48th San Francisco International Festival Announces Documentaries from Around the World; Nonfiction Features Delve into the Real World

The 48th San Francisco International Film Festival (April 21—May 5) is proud to present the work of a diverse group of documentary filmmakers from around the world. "Increasingly each year, worldwide attention to documentary filmmaking is catching up with what the Bay Area has always known—this is an incredibly fascinating and evolving cinematic form," said Linda Blackaby, director of programming. "This year, the Festival is delighted again to present a compelling selection of international documentaries that tell many different stories and employ many different strategies in the telling."

Master documentarians returning to the Festival include Agnès Varda (THE WORLD OF JACQUES DEMY, SFIFF 1996) with her new film, CINÉVARDAPHOTO (France), which compiles three films from different decades into one thought-provoking, utterly charming cinematic essay on photography, memory and the artistic process; Werner Herzog (LESSONS OF DARKNESS, SFIFF 1993) with THE WHITE DIAMOND (Germany), the director's latest quixotic expedition into the South American jungle which follows the British inventor of a two-person blimp designed for wildlife photography; Thomas Riedelsheimer (RIVERS AND TIDES, SFIFF 2003) with TOUCH THE SOUND a globehopping, trance-inducing portrait of Scottish percussionist and master improviser Evelyn Glennie, featuring a hypnotic collaboration with Bay Area guitar virtuoso Fred Frith; and the recipient of this year's Persistence of Vision Award, Adam Curtis (THE CENTURY OF THE SELF, SFIFF 2003), who returns to the Festival with THE POWER OF NIGHTMARES: THE RISE OF THE POLITICS OF FEAR which asks, Is the War on Terror a scam? This three-part series produced for the BBC is a controversial, myth-shattering investigation into the politics of fear as it is practiced by United States and world leaders.

The art of cinema is explored in two films—FILM AS A SUBVERSIVE ART: AMOS VOGEL AND CINEMA 16 (Paul Cronin, England) an intimate look at the life and work of famed avant-garde film programmer Amos Vogel, founder of Cinema 16, the most influential film society in America and EDGAR G. ULMER—THE MAN OFF SCREEN (Michael Palm, Austria), a portrait of the director of such popular B-pictures as DETOUR and MAN FROM PLANET X, filmed as resourcefully as one of Ulmer's Poverty Row productions and featuring a cavalcade of Ulmer admirers, including Peter Bogdanovich, John Landis, Wim Wenders, Ann Savage and many more.

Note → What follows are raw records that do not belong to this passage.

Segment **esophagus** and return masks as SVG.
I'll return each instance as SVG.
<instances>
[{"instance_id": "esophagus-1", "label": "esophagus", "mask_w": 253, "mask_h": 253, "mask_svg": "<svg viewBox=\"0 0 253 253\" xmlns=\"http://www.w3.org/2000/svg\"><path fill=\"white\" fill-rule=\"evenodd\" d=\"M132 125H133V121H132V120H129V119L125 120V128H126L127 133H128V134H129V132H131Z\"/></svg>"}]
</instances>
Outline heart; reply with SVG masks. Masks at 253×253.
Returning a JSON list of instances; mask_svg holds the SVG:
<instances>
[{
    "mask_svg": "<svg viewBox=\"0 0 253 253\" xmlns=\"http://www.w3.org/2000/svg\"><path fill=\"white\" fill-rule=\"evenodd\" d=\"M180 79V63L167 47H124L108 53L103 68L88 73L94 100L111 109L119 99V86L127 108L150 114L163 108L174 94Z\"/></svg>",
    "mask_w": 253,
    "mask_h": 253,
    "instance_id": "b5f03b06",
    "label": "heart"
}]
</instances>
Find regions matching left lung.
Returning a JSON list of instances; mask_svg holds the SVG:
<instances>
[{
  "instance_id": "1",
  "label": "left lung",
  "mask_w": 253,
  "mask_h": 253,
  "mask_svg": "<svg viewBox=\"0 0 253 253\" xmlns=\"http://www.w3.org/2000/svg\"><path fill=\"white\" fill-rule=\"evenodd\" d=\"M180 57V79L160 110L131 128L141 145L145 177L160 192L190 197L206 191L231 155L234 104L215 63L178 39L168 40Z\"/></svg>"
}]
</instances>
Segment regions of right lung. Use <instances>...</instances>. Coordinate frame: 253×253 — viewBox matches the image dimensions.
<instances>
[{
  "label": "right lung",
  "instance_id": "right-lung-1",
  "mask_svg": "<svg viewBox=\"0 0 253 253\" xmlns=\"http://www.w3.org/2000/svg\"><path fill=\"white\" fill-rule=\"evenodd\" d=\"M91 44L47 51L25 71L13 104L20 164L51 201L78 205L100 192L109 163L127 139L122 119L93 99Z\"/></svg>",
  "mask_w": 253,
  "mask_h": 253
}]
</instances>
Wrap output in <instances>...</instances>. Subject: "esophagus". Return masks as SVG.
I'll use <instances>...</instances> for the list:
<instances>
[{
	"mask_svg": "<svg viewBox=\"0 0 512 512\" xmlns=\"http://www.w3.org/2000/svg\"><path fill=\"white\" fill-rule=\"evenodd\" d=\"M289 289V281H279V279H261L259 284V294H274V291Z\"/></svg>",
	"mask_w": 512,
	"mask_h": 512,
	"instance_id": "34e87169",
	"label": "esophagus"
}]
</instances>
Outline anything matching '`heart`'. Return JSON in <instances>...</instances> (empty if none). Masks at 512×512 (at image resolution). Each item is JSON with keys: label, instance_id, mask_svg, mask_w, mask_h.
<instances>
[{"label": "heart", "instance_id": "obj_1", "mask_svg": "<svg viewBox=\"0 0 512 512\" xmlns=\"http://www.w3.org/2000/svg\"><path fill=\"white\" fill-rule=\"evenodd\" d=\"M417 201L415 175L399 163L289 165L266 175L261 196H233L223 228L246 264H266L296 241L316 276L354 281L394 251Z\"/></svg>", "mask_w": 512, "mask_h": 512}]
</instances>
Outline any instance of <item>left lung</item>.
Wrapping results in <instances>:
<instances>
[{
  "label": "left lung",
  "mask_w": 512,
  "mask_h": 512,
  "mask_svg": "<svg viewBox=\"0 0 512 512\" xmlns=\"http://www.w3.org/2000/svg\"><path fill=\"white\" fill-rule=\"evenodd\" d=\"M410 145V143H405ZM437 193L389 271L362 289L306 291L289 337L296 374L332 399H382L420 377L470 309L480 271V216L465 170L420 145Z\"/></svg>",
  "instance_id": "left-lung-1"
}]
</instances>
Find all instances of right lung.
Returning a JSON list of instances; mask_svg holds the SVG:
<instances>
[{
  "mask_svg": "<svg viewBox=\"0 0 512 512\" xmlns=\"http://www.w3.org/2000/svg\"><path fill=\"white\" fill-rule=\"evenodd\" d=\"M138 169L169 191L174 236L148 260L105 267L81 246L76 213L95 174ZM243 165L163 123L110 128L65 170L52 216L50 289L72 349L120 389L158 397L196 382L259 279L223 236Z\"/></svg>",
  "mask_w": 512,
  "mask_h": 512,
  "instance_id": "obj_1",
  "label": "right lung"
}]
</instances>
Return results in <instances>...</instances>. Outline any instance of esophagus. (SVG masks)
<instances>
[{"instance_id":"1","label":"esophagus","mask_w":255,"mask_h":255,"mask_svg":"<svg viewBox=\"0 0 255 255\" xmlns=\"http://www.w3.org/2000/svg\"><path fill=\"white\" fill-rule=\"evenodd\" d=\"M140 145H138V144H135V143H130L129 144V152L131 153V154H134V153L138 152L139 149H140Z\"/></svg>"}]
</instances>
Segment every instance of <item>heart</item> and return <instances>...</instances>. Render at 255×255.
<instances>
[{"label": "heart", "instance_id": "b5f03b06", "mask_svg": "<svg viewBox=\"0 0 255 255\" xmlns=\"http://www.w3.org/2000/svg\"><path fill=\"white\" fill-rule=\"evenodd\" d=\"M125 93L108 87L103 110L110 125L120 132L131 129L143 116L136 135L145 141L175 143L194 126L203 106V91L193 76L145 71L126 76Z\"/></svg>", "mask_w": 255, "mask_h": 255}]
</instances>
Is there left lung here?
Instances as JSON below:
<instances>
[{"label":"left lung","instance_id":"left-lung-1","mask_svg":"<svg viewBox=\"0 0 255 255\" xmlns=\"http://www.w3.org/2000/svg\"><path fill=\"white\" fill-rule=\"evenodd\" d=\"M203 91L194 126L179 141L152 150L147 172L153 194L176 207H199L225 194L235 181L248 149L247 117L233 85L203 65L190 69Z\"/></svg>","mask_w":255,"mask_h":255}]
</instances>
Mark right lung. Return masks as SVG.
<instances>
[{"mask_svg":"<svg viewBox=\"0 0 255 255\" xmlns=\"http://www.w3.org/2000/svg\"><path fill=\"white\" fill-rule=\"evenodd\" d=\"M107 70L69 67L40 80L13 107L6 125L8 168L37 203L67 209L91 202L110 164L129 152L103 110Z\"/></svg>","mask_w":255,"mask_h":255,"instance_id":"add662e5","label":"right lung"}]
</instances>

Documentaries of national and local interest include Alex Gibney's ENRON: THE SMARTEST GUYS IN THE ROOM which reveals the appalling, heartbreaking and at times comical story behind the fall of one of America's largest corporations; THE SEARCH FOR THE CAPTAIN (Erin McEnery) in which controversy erupts when a statue is commissioned commemorating the raising of the American flag in San Jose, California, in 1846; and Geoff Callan and Mike Shaw's THE PURSUIT OF EQUALITY records the events of February 12, 2004, the remarkable day when San Francisco made history by issuing same-sex marriage licenses.

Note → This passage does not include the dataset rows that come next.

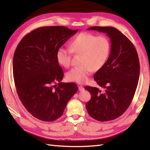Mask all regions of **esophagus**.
<instances>
[{
    "mask_svg": "<svg viewBox=\"0 0 150 150\" xmlns=\"http://www.w3.org/2000/svg\"><path fill=\"white\" fill-rule=\"evenodd\" d=\"M84 90V87L82 86H79V90L80 91H83Z\"/></svg>",
    "mask_w": 150,
    "mask_h": 150,
    "instance_id": "34e87169",
    "label": "esophagus"
}]
</instances>
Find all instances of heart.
Returning <instances> with one entry per match:
<instances>
[{"label":"heart","instance_id":"obj_1","mask_svg":"<svg viewBox=\"0 0 150 150\" xmlns=\"http://www.w3.org/2000/svg\"><path fill=\"white\" fill-rule=\"evenodd\" d=\"M111 49V42L106 35L96 36L91 33L82 32L70 42V49L60 47L56 57L60 65L68 68L71 63L73 52L81 54V64L70 69L66 77L69 81L83 84L88 81L93 70H99L106 64Z\"/></svg>","mask_w":150,"mask_h":150}]
</instances>
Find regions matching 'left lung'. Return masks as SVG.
<instances>
[{
	"instance_id": "1",
	"label": "left lung",
	"mask_w": 150,
	"mask_h": 150,
	"mask_svg": "<svg viewBox=\"0 0 150 150\" xmlns=\"http://www.w3.org/2000/svg\"><path fill=\"white\" fill-rule=\"evenodd\" d=\"M88 30L106 33L111 43L107 62L94 75L104 91L85 87L91 95L86 104L88 114L98 121H109L122 115L134 97L140 74L138 54L133 43L116 28L93 26Z\"/></svg>"
}]
</instances>
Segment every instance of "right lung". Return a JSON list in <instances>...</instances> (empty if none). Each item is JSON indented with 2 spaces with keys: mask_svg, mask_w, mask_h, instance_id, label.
I'll list each match as a JSON object with an SVG mask.
<instances>
[{
  "mask_svg": "<svg viewBox=\"0 0 150 150\" xmlns=\"http://www.w3.org/2000/svg\"><path fill=\"white\" fill-rule=\"evenodd\" d=\"M77 31L62 26L40 27L22 38L15 50L16 90L24 106L38 119L52 122L61 117L78 90L75 83L60 82L64 73L56 57L57 50Z\"/></svg>",
  "mask_w": 150,
  "mask_h": 150,
  "instance_id": "1",
  "label": "right lung"
}]
</instances>
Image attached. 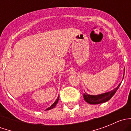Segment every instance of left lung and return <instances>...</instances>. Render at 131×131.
Returning <instances> with one entry per match:
<instances>
[{
  "instance_id": "left-lung-1",
  "label": "left lung",
  "mask_w": 131,
  "mask_h": 131,
  "mask_svg": "<svg viewBox=\"0 0 131 131\" xmlns=\"http://www.w3.org/2000/svg\"><path fill=\"white\" fill-rule=\"evenodd\" d=\"M121 84H120L117 88L115 89L112 90V91H110L106 93L101 94L100 95H96V96H92V95H89L88 94H84V98L86 102L88 103L92 104V105H96V104L103 103L108 101V100H110L112 97V96L115 94L119 88V86Z\"/></svg>"
}]
</instances>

Other titles include INTO THE PICTURE SCROLL: THE TALE OF YAMANAKA (Tokiwa Haneda Sumiko, Japan), an extraordinary film about a famous Japanese scroll painting of the Edo period cinematically brought to life in way that masterfully redefines the art documentary; MAD HOT BALLROOM (Marilyn Agrelo, USA) in which fox-trots collide with rambunctious New York City school kids in an exuberant documentary about a ballroom dancing competition for ten-year-olds; two films by Malaysia's cutting-edge indie filmmaker Amir Muhammad, THE YEAR OF LIVING VICARIOUSLY, a documentary shot during the making of an Indonesian political epic and TOKYO MAGIC HOUR, an intimate gay love letter in the form of an experimental film; Leonard Helmrich's SHAPE OF THE MOON (Netherlands), winner of Sundance's World Cinema Documentary Grand Jury Prize, follows one Indonesian family navigating their country's myriad partitions between urban and rural, Muslim and Christian, old world and new; THE FALL OF FUJIMORI (Ellen Perry, USA) explores how political oppression and death squads reigned in the name of democracy and counterterrorism in Fujimori's Peru; MURDERBALL (Dana Adam Shapiro, Henry-Alex Rubin, USA) is the richly rewarding account of quadriplegic, elite athletes who play hypercompetitive rugby. In addition to the AMC Kabuki 8 screening, there will be a wheelchair-accessible screening of MURDERBALL followed by a Q&A with filmmakers and athletes from the film on April 28 at 7:30 pm at Kanbar Hall at the Jewish Community Center.

The 48th San Francisco International Film Festival runs April 21—May 5, 2005 at the AMC Kabuki 8 Theatres, the Home of the Festival, the Castro Theatre, the Palace of Fine Arts, Kanbar Hall at the Jewish Community Center and the Cowell Theater at Fort Mason Center in San Francisco; the Pacific Film Archive Theater in Berkeley; and Landmark's Aquarius Theatre in Palo Alto. Tickets for San Francisco Film Society members will be available on March 29 and for the general public on April 5. To purchase tickets and for ticket information log on to www.sffs.org, call 925.866.9559 or visit the Main Ticket Outlet, located in the atrium of the AMC Kabuki 8 Theatres, 1881 Post Street or the Satellite Ticket Outlet at the Virgin Megastore, 2 Stockton Street. For up-to-date Festival information log on to www.sffs.org or call 415.561.5000.

The 48th San Francisco International Film Festival (April 21—May 5, 2005) is presented by the San Francisco Film Society, a nonprofit arts and educational organization dedicated to celebrating international film and the moving image.